No ofício, os procuradores de São Paulo, Paraíba, Rio Grande do Norte, Rio de Janeiro e Sergipe pedem que o Ministério da Economia informe quais são as medidas adotadas em parceria com o Ministério da Saúde para evitar que haja o desabastecimento de oxigênio.

Após se reunir com fabricantes e distribuidores de oxigênio, o Ministério Público verificou a necessidade de adotar medidas de contingência, que incluem o redirecionamento da produção para o atendimento de serviços de saúde. A ideia é reduzir o abastecimento de alguns setores industriais em casos que não gerem risco de segurança e impacto no fornecimento de insumos para o sistema de saúde.

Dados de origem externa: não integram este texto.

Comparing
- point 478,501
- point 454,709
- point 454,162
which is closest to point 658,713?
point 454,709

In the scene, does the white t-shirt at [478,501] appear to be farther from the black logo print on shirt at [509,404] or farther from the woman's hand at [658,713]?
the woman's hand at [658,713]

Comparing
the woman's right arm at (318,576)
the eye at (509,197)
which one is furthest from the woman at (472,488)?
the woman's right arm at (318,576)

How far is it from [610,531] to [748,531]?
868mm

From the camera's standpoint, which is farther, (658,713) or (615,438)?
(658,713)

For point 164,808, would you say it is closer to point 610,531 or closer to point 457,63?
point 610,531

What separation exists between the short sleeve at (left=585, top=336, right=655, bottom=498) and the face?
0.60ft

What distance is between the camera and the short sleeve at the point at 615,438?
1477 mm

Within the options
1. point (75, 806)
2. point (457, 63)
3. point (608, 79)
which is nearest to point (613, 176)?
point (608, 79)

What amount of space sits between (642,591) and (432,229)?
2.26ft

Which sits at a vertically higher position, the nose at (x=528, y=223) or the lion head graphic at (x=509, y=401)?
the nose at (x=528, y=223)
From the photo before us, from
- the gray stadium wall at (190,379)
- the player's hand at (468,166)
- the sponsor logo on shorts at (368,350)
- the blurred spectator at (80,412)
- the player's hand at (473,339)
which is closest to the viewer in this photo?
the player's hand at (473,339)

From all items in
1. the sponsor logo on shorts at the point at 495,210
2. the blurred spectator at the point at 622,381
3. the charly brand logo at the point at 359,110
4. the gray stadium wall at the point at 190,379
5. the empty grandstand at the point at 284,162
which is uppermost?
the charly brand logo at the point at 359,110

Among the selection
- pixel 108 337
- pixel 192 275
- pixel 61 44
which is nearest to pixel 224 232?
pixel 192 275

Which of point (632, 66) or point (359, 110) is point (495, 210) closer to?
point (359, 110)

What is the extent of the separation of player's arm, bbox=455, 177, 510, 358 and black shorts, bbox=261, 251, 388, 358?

O documento leva em consideração que a falta de oxigênio hospitalar “pode custar milhares de vidas” e reforça que situações críticas de abastecimento foram “amplamente divulgadas na cidade de Manaus”, no Amazonas.

No documento, os procuradores reforçam que o desabastecimento também havia sido informado pelo Ministério da Saúde no estados do Acre, Rondônia, Mato Grosso, Amapá, Ceará e Rio Grande do Norte, bem como em estado de atenção nos estados do Pará, Bahia, Minas Gerais, São Paulo, Paraná, Santa Catarina e Rio Grande do Sul.

Segundo o MPF, a situação foi levada ao conhecimento da 3ª Câmara de Coordenação e Revisão do órgão, que atua na defesa do consumidor, da concorrência e da regulação da atividade econômica, solicitando colaboração para solução do problema.